Als die „neue Zeitrechnung“ bei RB Leipzig begann, grinste Martín Demichelis, die Haut braun gebrannt und die Haare grau meliert, brav für die Kameras. Und natürlich waberte auch der Name Jürgen Klopp durch den Raum, während der neue Trainer in typisch argentinischer Manier schnell klar machte, worum es ihm geht: Leidenschaft, Aggressivität – und irgendwann der Angriff auf den FC Bayern.

„Im Fußball ist alles möglich. Bei Bayern müssen wir ehrlich sein: Wir müssen uns nicht mit Bayern messen. Aber unser Ziel ist immer, uns zu verbessern und näher an Bayern heranzurücken“, sagte Demichelis bei seiner Vorstellung am Montag. Genau dafür haben die RB-Bosse den früheren Star-Verteidiger der Münchner geholt: Demichelis soll den Glanz der Weltbühne zum sächsischen Bundesligisten bringen.

Martín Demichelis hat mit RB Leipzig viel vor
Martín Demichelis hat mit RB Leipzig viel vor Martín Demichelis hat mit RB Leipzig viel vor © IMAGO/HMB-Media

Ole Werner führt RB Leipzig in die Champions League – und muss gehen

Sein Vorgänger Ole Werner hatte Leipzig in der abgelaufenen Saison nach einem Jahr ohne Europapokal mit Tabellenplatz drei zurück in die Champions League geführt. Dennoch musste er nach nur einem Jahr im Amt gehen.

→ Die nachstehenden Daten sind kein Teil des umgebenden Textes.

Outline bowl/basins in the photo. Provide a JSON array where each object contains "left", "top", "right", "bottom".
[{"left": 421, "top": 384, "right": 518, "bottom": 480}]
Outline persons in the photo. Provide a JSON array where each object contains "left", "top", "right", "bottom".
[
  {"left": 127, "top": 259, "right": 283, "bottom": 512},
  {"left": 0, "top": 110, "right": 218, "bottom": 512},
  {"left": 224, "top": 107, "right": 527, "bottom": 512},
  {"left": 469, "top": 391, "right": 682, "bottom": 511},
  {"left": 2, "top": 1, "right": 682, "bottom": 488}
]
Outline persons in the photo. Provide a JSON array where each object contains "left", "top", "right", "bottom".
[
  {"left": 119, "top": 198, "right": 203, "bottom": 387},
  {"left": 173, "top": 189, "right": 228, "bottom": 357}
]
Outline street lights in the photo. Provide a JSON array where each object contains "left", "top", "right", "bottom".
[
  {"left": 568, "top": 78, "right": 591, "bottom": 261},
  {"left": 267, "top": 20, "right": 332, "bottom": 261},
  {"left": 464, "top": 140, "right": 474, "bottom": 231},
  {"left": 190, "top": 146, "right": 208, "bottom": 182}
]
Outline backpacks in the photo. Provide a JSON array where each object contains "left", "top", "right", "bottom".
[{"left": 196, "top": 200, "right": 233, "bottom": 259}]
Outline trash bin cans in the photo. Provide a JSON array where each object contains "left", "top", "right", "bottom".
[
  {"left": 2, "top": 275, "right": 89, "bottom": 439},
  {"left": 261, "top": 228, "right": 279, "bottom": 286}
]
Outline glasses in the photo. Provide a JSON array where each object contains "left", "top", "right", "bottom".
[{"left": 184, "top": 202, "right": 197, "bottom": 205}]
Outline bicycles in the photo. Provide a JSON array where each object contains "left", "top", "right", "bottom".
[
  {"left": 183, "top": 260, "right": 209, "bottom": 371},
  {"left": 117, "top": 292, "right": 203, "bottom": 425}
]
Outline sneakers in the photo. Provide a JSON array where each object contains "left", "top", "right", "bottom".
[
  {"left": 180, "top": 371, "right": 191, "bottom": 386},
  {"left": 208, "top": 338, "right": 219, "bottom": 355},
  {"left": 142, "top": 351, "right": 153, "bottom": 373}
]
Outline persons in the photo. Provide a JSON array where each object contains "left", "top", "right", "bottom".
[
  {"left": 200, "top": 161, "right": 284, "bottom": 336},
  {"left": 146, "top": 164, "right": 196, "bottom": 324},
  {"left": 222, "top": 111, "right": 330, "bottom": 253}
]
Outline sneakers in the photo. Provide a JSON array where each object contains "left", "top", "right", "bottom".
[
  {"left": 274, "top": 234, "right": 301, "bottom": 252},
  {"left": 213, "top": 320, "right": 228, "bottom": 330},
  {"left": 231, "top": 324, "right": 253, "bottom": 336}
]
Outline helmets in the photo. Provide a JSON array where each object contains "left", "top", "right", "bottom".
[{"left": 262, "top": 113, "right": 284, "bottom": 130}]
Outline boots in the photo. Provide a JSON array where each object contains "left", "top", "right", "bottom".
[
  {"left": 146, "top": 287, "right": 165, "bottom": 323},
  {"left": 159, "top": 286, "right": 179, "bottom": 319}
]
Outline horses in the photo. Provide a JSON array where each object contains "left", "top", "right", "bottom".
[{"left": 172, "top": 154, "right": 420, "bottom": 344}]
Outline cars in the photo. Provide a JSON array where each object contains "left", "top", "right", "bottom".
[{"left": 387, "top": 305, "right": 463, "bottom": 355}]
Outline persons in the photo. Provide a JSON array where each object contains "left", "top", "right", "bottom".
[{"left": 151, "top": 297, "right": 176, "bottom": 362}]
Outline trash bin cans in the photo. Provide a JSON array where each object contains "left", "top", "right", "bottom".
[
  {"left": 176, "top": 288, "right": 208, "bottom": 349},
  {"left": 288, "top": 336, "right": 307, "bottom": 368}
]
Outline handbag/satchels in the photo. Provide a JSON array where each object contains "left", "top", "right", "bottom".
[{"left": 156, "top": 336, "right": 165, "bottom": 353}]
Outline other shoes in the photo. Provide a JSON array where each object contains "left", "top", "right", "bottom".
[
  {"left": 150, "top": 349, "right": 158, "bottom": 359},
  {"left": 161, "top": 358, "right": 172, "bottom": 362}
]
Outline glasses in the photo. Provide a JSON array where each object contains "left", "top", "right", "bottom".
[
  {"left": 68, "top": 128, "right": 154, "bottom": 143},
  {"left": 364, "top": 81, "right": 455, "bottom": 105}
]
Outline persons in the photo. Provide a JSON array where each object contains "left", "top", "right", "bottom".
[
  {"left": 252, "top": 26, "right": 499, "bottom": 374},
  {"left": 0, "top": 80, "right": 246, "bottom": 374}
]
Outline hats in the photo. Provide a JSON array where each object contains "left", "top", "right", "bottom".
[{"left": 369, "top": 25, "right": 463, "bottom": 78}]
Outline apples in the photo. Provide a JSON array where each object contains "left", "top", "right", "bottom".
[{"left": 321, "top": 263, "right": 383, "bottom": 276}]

Die Klubführung, so Sport-Geschäftsführer Marcel Schäfer, sei Werner und seinem Team „sehr dankbar, dass sie den Umbruch in einen Aufbruch verwandelt haben.“ Nun beginne jedoch „eine neue Zeitrechnung.“

Zwar sei RB zurück in der Königsklasse, so Schäfer, „aber ich glaube, wir sind noch lange nicht da, wo wir sein wollen – weder die einzelnen Spieler noch wir als Klub. Wir haben große Ambitionen. Diesen wollen wir Schritt für Schritt gerecht werden.“

Martin Demichelis erst Meister, dann Absteiger – und jetzt zurück in der Bundesliga

Dabei blende der Klub die laufenden Verhandlungen von Red-Bull-Fußballchef Jürgen Klopp mit dem Deutschen Fußball-Bund (DFB) über eine Anstellung als Bundestrainer aus. Er und sein Team hätten „den vollen Fokus hier in Leipzig“, so Schäfer.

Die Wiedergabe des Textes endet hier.